• **SOURCE DATA**:
---+---

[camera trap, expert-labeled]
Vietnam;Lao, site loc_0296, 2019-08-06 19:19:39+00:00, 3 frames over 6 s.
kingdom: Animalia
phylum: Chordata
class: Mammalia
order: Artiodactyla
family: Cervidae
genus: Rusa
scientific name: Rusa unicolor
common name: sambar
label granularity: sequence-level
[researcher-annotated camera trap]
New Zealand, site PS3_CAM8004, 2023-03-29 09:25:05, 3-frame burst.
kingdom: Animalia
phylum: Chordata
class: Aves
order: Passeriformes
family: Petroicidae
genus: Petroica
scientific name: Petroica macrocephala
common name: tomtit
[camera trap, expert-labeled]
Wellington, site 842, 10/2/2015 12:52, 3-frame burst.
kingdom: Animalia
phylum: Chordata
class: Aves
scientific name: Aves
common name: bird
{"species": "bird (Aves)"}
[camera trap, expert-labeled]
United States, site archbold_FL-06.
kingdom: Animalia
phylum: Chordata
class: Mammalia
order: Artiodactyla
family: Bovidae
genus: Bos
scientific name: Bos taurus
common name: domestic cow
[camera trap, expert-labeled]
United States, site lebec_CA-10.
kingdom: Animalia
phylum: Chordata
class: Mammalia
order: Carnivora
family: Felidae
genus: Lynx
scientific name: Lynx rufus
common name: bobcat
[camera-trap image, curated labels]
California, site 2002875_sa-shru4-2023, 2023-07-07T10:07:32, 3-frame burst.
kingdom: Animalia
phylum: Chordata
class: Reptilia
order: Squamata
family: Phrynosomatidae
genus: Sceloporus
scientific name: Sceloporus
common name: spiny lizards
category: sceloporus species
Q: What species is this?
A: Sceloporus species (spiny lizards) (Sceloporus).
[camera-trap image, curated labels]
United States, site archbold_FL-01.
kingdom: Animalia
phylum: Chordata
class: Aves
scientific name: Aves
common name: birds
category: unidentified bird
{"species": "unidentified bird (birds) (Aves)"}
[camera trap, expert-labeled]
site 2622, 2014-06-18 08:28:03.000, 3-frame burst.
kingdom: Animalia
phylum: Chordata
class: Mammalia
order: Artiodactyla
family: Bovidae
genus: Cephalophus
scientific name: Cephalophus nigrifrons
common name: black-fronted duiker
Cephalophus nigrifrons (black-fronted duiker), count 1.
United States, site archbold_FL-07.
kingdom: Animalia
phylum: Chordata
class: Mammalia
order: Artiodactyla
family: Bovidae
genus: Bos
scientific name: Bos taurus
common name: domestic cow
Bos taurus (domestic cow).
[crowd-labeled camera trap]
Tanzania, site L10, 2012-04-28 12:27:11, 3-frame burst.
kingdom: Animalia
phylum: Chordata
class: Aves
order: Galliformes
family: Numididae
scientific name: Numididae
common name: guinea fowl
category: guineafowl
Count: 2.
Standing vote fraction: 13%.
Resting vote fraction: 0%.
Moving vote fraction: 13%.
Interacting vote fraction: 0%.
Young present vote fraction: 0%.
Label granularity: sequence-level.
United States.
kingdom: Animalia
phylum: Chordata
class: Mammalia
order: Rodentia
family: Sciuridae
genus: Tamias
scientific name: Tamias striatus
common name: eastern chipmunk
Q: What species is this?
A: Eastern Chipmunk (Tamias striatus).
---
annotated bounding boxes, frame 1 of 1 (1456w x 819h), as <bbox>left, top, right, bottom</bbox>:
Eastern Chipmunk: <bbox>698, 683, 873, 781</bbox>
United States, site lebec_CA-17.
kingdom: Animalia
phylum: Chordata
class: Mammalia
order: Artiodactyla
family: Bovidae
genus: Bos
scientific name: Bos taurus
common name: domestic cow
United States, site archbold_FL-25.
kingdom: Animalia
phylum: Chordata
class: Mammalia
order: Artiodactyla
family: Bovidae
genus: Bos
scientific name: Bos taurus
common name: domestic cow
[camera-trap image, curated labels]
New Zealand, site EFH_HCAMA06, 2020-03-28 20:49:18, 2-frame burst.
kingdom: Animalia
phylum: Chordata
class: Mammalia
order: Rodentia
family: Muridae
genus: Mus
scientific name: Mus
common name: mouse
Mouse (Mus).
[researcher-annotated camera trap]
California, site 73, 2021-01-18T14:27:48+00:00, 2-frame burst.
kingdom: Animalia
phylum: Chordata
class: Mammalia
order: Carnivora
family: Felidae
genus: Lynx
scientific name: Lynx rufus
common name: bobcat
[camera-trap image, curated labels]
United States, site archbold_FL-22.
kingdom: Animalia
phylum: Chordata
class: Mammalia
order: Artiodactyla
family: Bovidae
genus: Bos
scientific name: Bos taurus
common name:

---+---

• **PROBLEM STATEMENT**:
Copy out, word for word, the part of the entries above that begins at the line with "scientific name: Rusa unicolor" and ends at the line with "class: Reptilia", including both.

• **ANSWER BELOW**:
scientific name: Rusa unicolor
common name: sambar
label granularity: sequence-level
[researcher-annotated camera trap]
New Zealand, site PS3_CAM8004, 2023-03-29 09:25:05, 3-frame burst.
kingdom: Animalia
phylum: Chordata
class: Aves
order: Passeriformes
family: Petroicidae
genus: Petroica
scientific name: Petroica macrocephala
common name: tomtit
[camera trap, expert-labeled]
Wellington, site 842, 10/2/2015 12:52, 3-frame burst.
kingdom: Animalia
phylum: Chordata
class: Aves
scientific name: Aves
common name: bird
{"species": "bird (Aves)"}
[camera trap, expert-labeled]
United States, site archbold_FL-06.
kingdom: Animalia
phylum: Chordata
class: Mammalia
order: Artiodactyla
family: Bovidae
genus: Bos
scientific name: Bos taurus
common name: domestic cow
[camera trap, expert-labeled]
United States, site lebec_CA-10.
kingdom: Animalia
phylum: Chordata
class: Mammalia
order: Carnivora
family: Felidae
genus: Lynx
scientific name: Lynx rufus
common name: bobcat
[camera-trap image, curated labels]
California, site 2002875_sa-shru4-2023, 2023-07-07T10:07:32, 3-frame burst.
kingdom: Animalia
phylum: Chordata
class: Reptilia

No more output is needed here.